* PROBLEMS TO SOLVE
A - Do these statements agree with the article on Retreat Gastropub's anniversary? Answer yes or no for each, and quote the words of the article that settle it. (i) The anniversary specials run from Wednesday, October 4, through Sunday, October 8. (ii) Growing Rings is the grapefruit-forward Belgian double IPA. (iii) The two new beers were made together with Rockwell Beer Co.
B - Using the article on Retreat Gastropub's anniversary, explain in one to three sentences why the two new specialty beers have the flavors they do.
C - Write the next part of the article on Retreat Gastropub's anniversary, picking up after its final sentence.

* TEXT SHOWN
>>>>

Retreat Gastropub is celebrating its two-year anniversary in style. Owner Travis Howard and bartender Tim Wiggins have planned a week of specials at the Central West End restaurant that run from Wed., Oct. 4 through Sun., Oct. 8. In addition to a spiked version of Retreat's much-loved bread pudding topped with amaro caramel, guests can enjoy two brand-new specialty beers made in collaboration with the upcoming Rockwell Beer Co.
"We’re just very thankful for as much support we’ve received over the past two years, so it’s just a chance to invite people in and have some fun," Howard says. "We're excited to offer things to our customers that are a little bit different than what they usually get when they come in here."
The beers are inspired by the most popular cocktails at Retreat: Timber and Pompadour. Each brew mimics the flavor profile of the cocktail; the Growing Rings double IPA has piney Simcoe and Chinook hops, while the High Fade is a grapefruit-forward Belgian double IPA with spice and citrus along with biscuit notes. "You can't get these beers anywhere else," Wiggins says. "Andy [Hille of Rockwell] is amazing; he really just pushes the limits on flavor and style, and we have similar visions."
We sat down with the pair to chat about this week's celebrations, advice for home bartenders and the joys of gas station fried chicken.

<<<<

* GIVEN DATA
>>>>

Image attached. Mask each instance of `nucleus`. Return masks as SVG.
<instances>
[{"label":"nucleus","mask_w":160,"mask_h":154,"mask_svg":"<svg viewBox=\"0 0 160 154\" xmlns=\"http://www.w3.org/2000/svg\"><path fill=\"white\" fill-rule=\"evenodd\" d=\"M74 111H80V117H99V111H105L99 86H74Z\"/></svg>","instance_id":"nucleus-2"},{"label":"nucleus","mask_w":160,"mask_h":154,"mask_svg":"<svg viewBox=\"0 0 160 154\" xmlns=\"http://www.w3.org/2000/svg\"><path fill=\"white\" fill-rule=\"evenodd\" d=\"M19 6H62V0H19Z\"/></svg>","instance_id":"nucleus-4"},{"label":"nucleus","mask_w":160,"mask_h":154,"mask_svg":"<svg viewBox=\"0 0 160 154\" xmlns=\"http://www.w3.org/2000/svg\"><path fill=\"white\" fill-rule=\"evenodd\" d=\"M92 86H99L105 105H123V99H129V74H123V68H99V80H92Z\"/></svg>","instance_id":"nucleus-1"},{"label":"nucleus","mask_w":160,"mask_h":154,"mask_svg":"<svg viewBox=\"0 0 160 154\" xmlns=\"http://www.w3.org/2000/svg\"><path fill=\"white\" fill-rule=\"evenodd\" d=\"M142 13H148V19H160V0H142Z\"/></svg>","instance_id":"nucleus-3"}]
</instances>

<<<<

* ANSWERS IN ORDER
A -
(i) Yes: "run from Wed., Oct. 4 through Sun., Oct. 8"
(ii) No: "the High Fade is a grapefruit-forward Belgian double IPA"
(iii) Yes: "made in collaboration with the upcoming Rockwell Beer Co."

B - The beers take their inspiration from Retreat's two most popular cocktails, Timber and Pompadour. Each brew copies the flavor profile of its cocktail.

C -
What is your favorite ingredient to work with and why? Fresh ginger juice is something that we use frequently in the kitchen and bar. One of the beers we’re doing for the anniversary is inspired by our whiskey and fresh lemon juice, that has the juice we cold press in house a couple times a week. One of the IPAs we’re doing has spicy Belgian hops that mimic the heat from the vegetal spice of fresh ginger juice. It’s an ingredient that we’ve found to be kind of a secret weapon behind the bar. It doesn’t have any sweetness like a liquor, but it’s super dry, spicy and has really awesome texture when you shake it into a cocktail.–Tim Wiggins
Do you have a secret weapon spice/ingredient/technique? I would say the cold-pressed juicer we have is a secret weapon that hopefully after reading this not everyone else starts to use. We cold press vegetables, syrups, cordials and juices, so anything like kale, ginger or carrots go through that cold-pressed juicer. I think the flavor and the color and the yield is something that is pretty unique to what we’re doing and definitely one of our secret weapons. –T.W.
What's your perfect day of eating in St. Louis? I would definitely end the day at Taste for dinner and cocktails. I think everything there is always great. –Travis Howard.
We usually spend our Sundays with at breakfast at The Mud House and Sump for coffee, and maybe Taste or Vista Ramen for a cocktail and dinner. –T.W.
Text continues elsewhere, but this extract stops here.